My music varies with my mood and the type of high I'm getting from my herb more sativa rich strains usually lead to metal of some sort while the more narcotic highs put me into blues and jazz kind of moods. I'm a guitarist myself though so I tend to gravitate towards music with guitars in it. 
I like some trance, but only specific stuff from specific artists.


----------



## [email protected] (May 24, 2009)

Mystik said:


> My music varies with my mood and the type of high I'm getting from my herb more sativa rich strains usually lead to metal of some sort while the more narcotic highs put me into blues and jazz kind of moods.
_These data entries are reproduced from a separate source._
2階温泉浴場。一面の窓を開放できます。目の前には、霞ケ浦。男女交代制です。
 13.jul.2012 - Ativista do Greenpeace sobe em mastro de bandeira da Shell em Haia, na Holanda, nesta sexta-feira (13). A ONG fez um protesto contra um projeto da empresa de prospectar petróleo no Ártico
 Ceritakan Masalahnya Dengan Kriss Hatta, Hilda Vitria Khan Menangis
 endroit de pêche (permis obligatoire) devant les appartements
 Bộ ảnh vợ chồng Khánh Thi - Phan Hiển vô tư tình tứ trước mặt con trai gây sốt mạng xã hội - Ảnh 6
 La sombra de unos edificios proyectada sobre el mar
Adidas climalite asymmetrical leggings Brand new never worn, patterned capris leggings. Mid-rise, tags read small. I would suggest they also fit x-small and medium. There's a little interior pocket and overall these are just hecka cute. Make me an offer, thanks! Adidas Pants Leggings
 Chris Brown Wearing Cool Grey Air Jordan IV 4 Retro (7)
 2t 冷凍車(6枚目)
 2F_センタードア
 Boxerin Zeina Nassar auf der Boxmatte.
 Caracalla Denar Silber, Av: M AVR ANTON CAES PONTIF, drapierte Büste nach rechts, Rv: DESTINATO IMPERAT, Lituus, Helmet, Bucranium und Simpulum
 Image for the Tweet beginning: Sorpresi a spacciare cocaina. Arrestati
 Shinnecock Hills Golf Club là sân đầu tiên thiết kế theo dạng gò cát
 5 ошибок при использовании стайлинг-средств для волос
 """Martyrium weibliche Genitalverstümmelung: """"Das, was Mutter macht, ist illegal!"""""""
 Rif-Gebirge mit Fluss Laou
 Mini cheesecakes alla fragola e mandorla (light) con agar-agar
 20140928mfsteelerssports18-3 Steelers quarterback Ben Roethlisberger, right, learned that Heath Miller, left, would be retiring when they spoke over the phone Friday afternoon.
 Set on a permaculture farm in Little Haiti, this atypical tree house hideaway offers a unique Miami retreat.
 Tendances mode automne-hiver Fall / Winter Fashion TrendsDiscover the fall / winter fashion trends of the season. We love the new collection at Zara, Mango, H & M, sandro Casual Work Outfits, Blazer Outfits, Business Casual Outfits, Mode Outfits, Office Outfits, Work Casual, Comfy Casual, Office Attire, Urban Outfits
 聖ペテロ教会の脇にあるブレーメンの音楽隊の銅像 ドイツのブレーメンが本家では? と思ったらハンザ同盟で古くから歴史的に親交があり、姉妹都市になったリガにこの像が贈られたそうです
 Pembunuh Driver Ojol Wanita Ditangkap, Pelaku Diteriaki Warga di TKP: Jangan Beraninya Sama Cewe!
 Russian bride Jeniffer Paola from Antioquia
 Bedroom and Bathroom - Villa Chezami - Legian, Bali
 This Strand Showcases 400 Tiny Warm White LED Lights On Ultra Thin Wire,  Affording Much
I'm a guitarist myself though so I tend to gravitate towards music with guitars in it.
> I like some trance, but only specific stuff from specific artists.


 
ya i guess your current state of mind effects what you wanna listen to. lol i never really realised it, but its true


----------



## Seesaw (May 24, 2009)

i really like chiodos when i'm high for some reason


and circa survive seems to please me.


----------



## [email protected] (May 24, 2009)

Seesaw said:


> i really like chiodos when i'm high for some reason
> 
> 
> and circa survive seems to please me.


 
i went to a chiodos show before 
their great live.


----------



## akman (Jun 10, 2009)

Im new here.
been stalking for a while lol.
anyways i respect every music genre from Yo Gotti mixtapes to Attack Attack!


----------



## k3nz1387 (Jun 10, 2009)

i like listening to vocal trance like armin van buuren, oceanlab, etc. it just really chills me out. zones me out aswell if i got some dank  think i'll light one up and put some oceanlab on.  check out sum tunes let me know your oppinion 
http://www.youtube.com/watch?v=8X93-MC1R9Q


http://www.youtube.com/watch?v=gHJ250EpMoc


----------



## CV Cooperative (Jun 11, 2009)

I like to smoke to hip hop a lot, but you can't go wrong with funk either.


----------



## [email protected] (Jun 12, 2009)

i think anything you can sit back and chill to while blazin is good lol anything thats got a good sound and a good beat


----------



## RollTide (Jun 12, 2009)

*Dave Matthews Band* is amazing when you are stoned. His lyrics are so deep and powerful, not to mention the music just sounds absolutely amazing. If you arent really a fan, or havent heard him much, listen to his LIVE music. Seriously, DMB is 10000x better live. His new album, "Big Whiskey and the Groogrux King" is very very good as well. The new Cd seems more about the lryics, and a dedication to his long time friend and bandmember (and AMAZING saxophonist), Leroi Moore.

On a completely different note, *Lil Wayne* is awesome when you are high. I love lightin up a blunt to Weezy. Good beats, and good lyrics. His mixtapes are where his best music is, but Tha Carter II and III were both very good. The way he carries himslef and talks about himself makes him so much more of a badass to me.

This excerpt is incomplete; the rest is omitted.